The parameters of such cooperation would be clearly defined “in accordance with Pakistan’s national interests and the aspirations of the people,” the committee said in a statement.

The military and government have also come in for criticism at home, partly for failing to find bin Laden but more for failing to detect or stop the unauthorized U.S. raid to kill him.

Army chief General Ashfaq Kayani will be at a closed-door briefing by military officials to parliament later on Friday.


The United States has made clear it will go after militants in Pakistan when it finds them and it has stepped up attacks in the northwest with its drone aircraft — another source of friction between the uneasy allies — since bin Laden’s death.

Pakistan officially objects to the attacks, although U.S. officials say they are carried out on an understanding with Pakistan.

“There are absolutely no plans at present to cease or scale back U.S. counterterrorism operations in Pakistan,” one U.S. official said on condition of anonymity. “Efforts to thwart terrorism will continue.

Some U.S. lawmakers have called for suspending aid to Pakistan because of doubts about its commitment in going after violent Islamists.

But President Barack Obama’s administration has stressed the importance of maintaining cooperation with Pakistan in the interests of battling militancy and bringing stability to neighboring Afghanistan.

Debate over whether Bush administration interrogation practices helped find bin Laden heated up when Senator John McCain said torture of detained militants did not help track down the al Qaeda leader.

McCain said CIA Director Leon Panetta had told him the trail to bin Laden did not — as some aides to former President George W. Bush have asserted — begin with information from Khalid Sheikh Mohammed, the self-professed mastermind of the September 11, 2001, attacks on the United States who the U.S. government acknowledges was “waterboarded” 183 times.

McCain said he wanted to clear up “misinformation” that could make Americans think harsh treatment of prisoners was acceptable. Waterboarding, a former of simulated drowning, is deemed torture by human rights groups and others.

Slideshow (7 Images)

“In short, it was not torture or cruel, inhuman and degrading treatment of detainees that got us the major leads that ultimately enabled our intelligence community to find Osama bin Laden,” McCain said in the Senate.

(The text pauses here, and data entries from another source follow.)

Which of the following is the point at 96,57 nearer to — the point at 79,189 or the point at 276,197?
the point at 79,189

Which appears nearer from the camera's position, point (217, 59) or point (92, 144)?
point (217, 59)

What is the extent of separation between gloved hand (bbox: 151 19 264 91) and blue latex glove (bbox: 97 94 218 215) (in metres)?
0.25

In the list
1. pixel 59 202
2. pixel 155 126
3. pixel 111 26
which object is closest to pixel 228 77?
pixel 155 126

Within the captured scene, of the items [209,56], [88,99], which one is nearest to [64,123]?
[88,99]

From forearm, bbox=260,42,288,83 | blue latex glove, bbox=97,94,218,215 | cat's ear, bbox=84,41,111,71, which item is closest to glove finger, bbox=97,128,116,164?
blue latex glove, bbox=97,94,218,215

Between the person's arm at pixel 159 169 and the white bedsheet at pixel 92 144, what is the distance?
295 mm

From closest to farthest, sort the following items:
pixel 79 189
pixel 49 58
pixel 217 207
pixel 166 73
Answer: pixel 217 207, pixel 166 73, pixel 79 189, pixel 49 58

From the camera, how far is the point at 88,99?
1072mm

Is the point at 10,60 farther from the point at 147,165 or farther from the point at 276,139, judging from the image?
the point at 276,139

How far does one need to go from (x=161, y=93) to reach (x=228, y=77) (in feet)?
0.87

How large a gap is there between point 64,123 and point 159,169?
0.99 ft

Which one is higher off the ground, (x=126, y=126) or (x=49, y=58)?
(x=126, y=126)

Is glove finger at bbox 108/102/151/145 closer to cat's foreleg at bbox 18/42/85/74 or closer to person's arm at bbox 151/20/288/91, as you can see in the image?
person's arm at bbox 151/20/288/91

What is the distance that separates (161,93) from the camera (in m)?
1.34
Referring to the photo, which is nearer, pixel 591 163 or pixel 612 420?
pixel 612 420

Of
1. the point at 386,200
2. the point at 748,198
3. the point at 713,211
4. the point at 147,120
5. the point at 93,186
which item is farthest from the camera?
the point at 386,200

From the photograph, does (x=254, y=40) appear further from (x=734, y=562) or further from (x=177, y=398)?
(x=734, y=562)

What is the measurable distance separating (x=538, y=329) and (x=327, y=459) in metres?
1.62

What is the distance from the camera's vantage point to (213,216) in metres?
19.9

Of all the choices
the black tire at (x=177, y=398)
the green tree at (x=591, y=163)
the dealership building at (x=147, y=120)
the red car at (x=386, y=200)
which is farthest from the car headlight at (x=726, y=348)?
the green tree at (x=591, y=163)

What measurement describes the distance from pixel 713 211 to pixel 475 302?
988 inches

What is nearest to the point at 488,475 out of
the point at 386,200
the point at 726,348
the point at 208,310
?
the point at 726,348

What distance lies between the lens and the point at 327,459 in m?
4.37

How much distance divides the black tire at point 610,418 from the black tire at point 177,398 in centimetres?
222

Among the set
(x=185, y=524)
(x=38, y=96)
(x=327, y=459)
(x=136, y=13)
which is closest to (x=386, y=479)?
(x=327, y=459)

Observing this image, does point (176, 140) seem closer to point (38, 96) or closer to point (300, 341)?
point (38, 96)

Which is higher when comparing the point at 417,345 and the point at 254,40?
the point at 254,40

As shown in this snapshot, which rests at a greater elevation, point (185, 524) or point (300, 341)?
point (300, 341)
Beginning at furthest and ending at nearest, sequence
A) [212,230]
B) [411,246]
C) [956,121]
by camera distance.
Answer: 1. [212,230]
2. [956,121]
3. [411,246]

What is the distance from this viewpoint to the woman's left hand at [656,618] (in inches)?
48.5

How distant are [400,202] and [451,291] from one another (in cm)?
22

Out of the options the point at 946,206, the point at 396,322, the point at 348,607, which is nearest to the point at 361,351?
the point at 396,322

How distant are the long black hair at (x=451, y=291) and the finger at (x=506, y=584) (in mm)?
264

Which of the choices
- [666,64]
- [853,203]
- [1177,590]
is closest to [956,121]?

Multiple U.S. intelligence officials told Reuters the real breakthrough that led to bin Laden came from a mysterious CIA detainee named Hassan Ghul. Ghul, who was not captured until 2004 at the earliest, was not subjected to waterboarding.

It was Ghul, the officials said, who after years of hints from other detainees provided the information that prompted the CIA to focus intensely on finding Abu Ahmed al Kuwaiti, a pseudonym for the courier who would lead them to bin Laden.